↓

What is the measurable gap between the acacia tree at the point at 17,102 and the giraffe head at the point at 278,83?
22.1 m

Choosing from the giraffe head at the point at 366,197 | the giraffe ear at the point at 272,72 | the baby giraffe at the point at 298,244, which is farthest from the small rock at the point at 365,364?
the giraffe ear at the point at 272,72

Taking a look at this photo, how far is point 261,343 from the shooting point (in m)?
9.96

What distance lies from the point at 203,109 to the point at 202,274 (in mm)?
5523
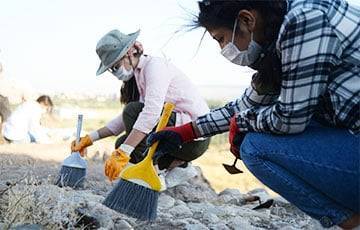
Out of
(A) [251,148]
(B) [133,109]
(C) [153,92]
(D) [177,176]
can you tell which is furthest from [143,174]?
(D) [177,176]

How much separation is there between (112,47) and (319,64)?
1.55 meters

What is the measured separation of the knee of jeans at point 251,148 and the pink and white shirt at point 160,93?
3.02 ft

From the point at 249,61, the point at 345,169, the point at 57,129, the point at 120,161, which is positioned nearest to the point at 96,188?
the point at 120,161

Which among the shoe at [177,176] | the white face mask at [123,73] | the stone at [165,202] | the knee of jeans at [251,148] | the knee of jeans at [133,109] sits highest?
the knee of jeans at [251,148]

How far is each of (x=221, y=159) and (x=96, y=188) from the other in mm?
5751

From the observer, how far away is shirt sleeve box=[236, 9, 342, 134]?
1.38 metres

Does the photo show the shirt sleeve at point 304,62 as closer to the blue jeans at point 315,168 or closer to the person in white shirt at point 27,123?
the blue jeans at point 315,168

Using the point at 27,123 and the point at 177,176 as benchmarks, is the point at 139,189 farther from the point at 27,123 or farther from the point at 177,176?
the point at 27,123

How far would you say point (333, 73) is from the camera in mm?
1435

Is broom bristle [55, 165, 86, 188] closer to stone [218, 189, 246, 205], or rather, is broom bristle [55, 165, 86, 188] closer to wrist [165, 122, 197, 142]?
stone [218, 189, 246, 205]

↑

## Given task
Convert the lines from the one containing "Is broom bristle [55, 165, 86, 188] closer to stone" through the end of the records into a Markdown table with the columns Row and Line. Give each line its own numbered row, and omit any blank lines.

## In response
| Row | Line |
|---|---|
| 1 | Is broom bristle [55, 165, 86, 188] closer to stone [218, 189, 246, 205], or rather, is broom bristle [55, 165, 86, 188] closer to wrist [165, 122, 197, 142]? |
| 2 | stone [218, 189, 246, 205] |